### Reading text
# Help installing a 1971 Trans am 400 engine into my 1966 gto



## Zcustoms (Apr 13, 2012)

Hey guys, so im putting a 1971 Pontiac Trans am 400 motor into my 66 GTO, couple problems, first, the motor mounts have been a nightmare to figure out, the block has the 3 bolt wide motor mounts and the trans am ones dont work on the gto frame mounts, I finally found a set that mounted up to the block, (Anchor brand) 2335 and 2336 but the part that mounts to the rail is about an inch and a half to wide, I can use spacers but is there another mount I should look for that fits the block and is smaller on the frame mount? Second, the trans is a 350 and is mounted to the engine but when I try and mount the trans to the trans mount it does not line up, it sits back 2 inches to far, I again could drill new holes in the frame to mount it up but its changing the distance for my drive shaft? Third...with this engine, the steering linkage is almost touching the oil pan when the wheels are turned L&R, do I need to change the pan or is the answer to ALL my questions to change the motor mounts? Thanks guys and :cheers


----------



## Pontiacpurebrred (Jun 22, 2011)

First welcome to the board. I am sure you'll have several people much more informed on this than I am chime in but I am kind of wondering why you're having so much trouble too. 

A 71 400 should have reasonably compatible mounts to the 66 frame mounts all things being considered. Which 71 block do you have? (What engine code) and you mention 3 mounting hole mounts and to my knowledge there are only 2 bolt mounts in use on Pontiac blocks. Several blocks are tapped with multiple mount holes since they were used on A bodies, big cars and birds so they have different locations the mounts could be bolted to the block to accommodate the different frame mounts. 
Pictures?


----------



## Zcustoms (Apr 13, 2012)

Thanks for the welcome Pure...yep, Im wondering why its so much trouble myself. This is a 1971 block that came with Trans am mounts, the 3 hole mounts, you cant just use the two as they are about an inch and a half wider than the standard gto/lemans mounts, the trans am mounts use a special seperate rubber frame mount that mounts the the rail, the GTO/Lemans uses the rectangular 3 hole frame mounts, the block number is 481988, I found this to be a 1971 and again the mounts that came with it are for a trans am. I have to believe all this trouble could be solved easily with the correct mount, but 7 stores and 7 days later and no one can tell me what mount to get. All help is appreciated greatly as 7 days to mount up an engine does not make me any money. LOL.


----------



## Instg8ter (Sep 28, 2010)

google is a wonderful thing.....welcome to the herd

Pontiac GTO Engine Mount - Motor Mounts - Westar - 1966 1967 66 67 - PartsGeek.com

the left and right are different


----------



## facn8me (Jul 30, 2011)

nope.. the gto/lemans uses the 2 hole mounts and mount further to the front. Your block if it is a 71 should have all 5 bolt holes. It it only has three... you have a 77-79 block and an adapter kit is needed which they make or you could fab up your own. Stupid question but did you pull a pontiac out?
######
◆ **What to do**:
1. In the engine-swap thread, write out the passage from "First welcome to" up to and including "different frame mounts.".
2. According to the engine-swap thread, what block number does Zcustoms give for the engine?
### Data excerpts
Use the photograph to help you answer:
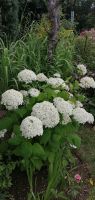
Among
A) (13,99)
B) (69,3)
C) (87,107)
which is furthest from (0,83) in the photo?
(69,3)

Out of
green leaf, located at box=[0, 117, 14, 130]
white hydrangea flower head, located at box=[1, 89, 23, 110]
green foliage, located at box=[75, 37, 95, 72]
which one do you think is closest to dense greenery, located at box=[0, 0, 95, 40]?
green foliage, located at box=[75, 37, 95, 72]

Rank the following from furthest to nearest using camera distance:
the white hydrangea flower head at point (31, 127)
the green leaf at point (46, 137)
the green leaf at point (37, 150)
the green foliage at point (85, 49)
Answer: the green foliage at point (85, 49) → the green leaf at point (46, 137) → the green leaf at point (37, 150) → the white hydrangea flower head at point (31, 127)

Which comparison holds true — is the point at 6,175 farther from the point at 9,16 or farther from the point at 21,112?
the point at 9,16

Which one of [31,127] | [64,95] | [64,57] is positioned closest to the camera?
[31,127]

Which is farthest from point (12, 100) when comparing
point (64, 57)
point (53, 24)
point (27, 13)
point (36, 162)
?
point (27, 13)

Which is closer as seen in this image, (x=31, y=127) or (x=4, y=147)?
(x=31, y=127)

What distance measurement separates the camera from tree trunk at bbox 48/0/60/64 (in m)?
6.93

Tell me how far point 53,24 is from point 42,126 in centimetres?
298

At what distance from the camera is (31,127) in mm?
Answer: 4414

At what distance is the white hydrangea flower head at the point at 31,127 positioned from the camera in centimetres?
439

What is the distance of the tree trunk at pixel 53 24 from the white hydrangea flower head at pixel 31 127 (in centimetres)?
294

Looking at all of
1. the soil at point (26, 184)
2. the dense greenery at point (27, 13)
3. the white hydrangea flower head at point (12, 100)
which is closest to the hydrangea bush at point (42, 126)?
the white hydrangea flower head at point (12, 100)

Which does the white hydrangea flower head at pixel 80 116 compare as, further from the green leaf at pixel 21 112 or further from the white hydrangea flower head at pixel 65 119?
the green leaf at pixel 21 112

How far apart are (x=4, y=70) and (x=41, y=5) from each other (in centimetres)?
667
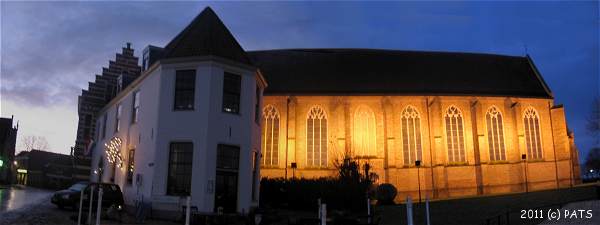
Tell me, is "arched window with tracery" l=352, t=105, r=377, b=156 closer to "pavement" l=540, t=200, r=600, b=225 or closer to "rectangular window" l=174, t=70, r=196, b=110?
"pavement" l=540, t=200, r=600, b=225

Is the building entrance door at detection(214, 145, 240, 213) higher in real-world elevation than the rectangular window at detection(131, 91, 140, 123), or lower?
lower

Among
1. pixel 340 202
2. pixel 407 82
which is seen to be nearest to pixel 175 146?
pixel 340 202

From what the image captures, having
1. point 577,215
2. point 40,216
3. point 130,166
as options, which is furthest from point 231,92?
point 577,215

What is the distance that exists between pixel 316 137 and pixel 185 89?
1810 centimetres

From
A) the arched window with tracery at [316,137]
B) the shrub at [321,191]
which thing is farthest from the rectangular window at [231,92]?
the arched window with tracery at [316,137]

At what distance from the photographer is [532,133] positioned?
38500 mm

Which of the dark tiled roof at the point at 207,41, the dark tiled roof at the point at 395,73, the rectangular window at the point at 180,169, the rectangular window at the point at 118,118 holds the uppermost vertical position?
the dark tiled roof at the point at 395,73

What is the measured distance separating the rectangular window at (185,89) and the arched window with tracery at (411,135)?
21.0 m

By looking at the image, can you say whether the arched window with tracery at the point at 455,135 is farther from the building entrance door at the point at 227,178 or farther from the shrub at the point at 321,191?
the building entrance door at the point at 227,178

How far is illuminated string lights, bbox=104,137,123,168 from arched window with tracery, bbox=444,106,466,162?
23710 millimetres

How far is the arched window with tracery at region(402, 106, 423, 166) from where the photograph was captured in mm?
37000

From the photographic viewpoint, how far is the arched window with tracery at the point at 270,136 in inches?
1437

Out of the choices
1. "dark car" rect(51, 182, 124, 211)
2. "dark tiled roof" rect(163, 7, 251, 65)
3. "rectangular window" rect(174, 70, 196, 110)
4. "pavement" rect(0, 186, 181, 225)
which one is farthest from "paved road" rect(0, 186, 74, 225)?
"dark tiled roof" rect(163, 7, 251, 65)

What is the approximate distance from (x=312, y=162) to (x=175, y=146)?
######
◆ **Solutions to the problems**:
1.
First welcome to the board. I am sure you'll have several people much more informed on this than I am chime in but I am kind of wondering why you're having so much trouble too. 

A 71 400 should have reasonably compatible mounts to the 66 frame mounts all things being considered. Which 71 block do you have? (What engine code) and you mention 3 mounting hole mounts and to my knowledge there are only 2 bolt mounts in use on Pontiac blocks. Several blocks are tapped with multiple mount holes since they were used on A bodies, big cars and birds so they have different locations the mounts could be bolted to the block to accommodate the different frame mounts.

2. 481988